Last Update: 09.07.2018. By Jens in Developers Life | Learning | Newsletter
TDD here, TDD there.
For many, it is a holy grail.
But is it?
This article I read sheds some light on it. Read it, get your heart pounding, calm down. And tomorrow I’ll stir it up again :-)
Second email in series:
I hope you had a good time reading the article Iand your heart rate dropped to normal again.
Maybe, it didn’t even rise. Like mine.
One thing I love about the internet is that you will find people who think alike or came to the same or similar conclusions. It also always shows me that devs, despite their focus on rational and logic, have the same risk to follow dogmas like any other human too. The difference, however, is that they don’t realize it or don’t want to realize it. But that’s a topic for another day.
TDD puts the unit test as the top priority of a project. Everything should be unit testable.
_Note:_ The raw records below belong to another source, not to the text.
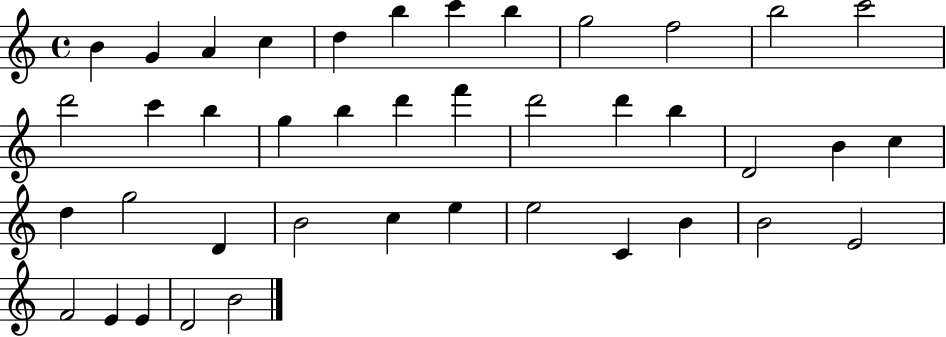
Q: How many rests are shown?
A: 0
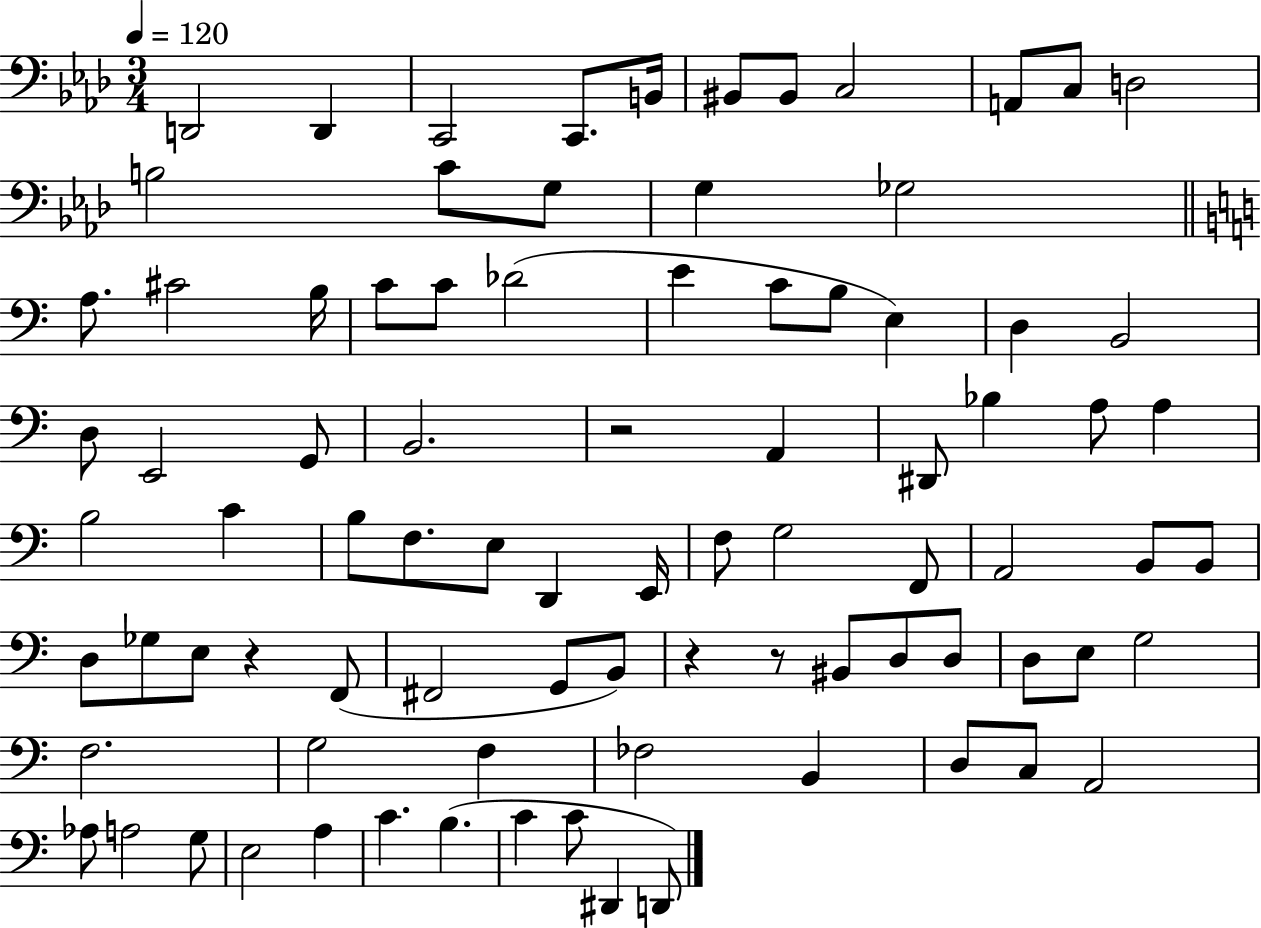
{
  \clef bass
  \numericTimeSignature
  \time 3/4
  \key aes \major
  \tempo 4 = 120
  \repeat volta 2 { d,2 d,4 | c,2 c,8. b,16 | bis,8 bis,8 c2 | a,8 c8 d2 | \break b2 c'8 g8 | g4 ges2 | \bar "||" \break \key c \major a8. cis'2 b16 | c'8 c'8 des'2( | e'4 c'8 b8 e4) | d4 b,2 | \break d8 e,2 g,8 | b,2. | r2 a,4 | dis,8 bes4 a8 a4 | \break b2 c'4 | b8 f8. e8 d,4 e,16 | f8 g2 f,8 | a,2 b,8 b,8 | \break d8 ges8 e8 r4 f,8( | fis,2 g,8 b,8) | r4 r8 bis,8 d8 d8 | d8 e8 g2 | \break f2. | g2 f4 | fes2 b,4 | d8 c8 a,2 | \break aes8 a2 g8 | e2 a4 | c'4. b4.( | c'4 c'8 dis,4 d,8) | \break } \bar "|."
}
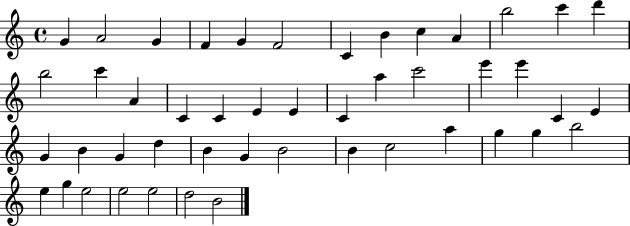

So, as said in the article there is indeed a tendency that the whole system design is under the control of TDD. Not the best design for a particular problem wins, no the design archivable under TDD. This can be the best, but it must not be. Sometimes we can’t even build the best because the problem domain is too unknown or for other various reasons like time constraints.
However, the problem I have is it became a dogma for many devs. TDD is the king and all others are wrong. That’s never the case. Regardless of the topic at hand. And thinking in dogma prevents you from using better-suited solutions.
One thing I learned over the decades of coding, there is never ONE fix for a problem.
Never.
It always depends on the context.
What’s the goal of testing anyways?
To get a 100% bug-free software?
I assume everyone knows that’s impossible. But we want the confidence of being close to that. The confidence to say to the stakeholders, “yes, it works as intended. There won’t be dangerous surprises”.
Can we get that confidence using TDD? Yes. Can we get it with other methods too? Yes.
And that’s where we have to step back and think about our context and which methodic might work for it. How can we archive in our project the confidence that it works and there won’t be many surprises? And then go with your decision, regardless of what the Googlezonsfaceapples do. Your direct peers, the devs working with you, they are your team and they matter. DO what works best for your team and context.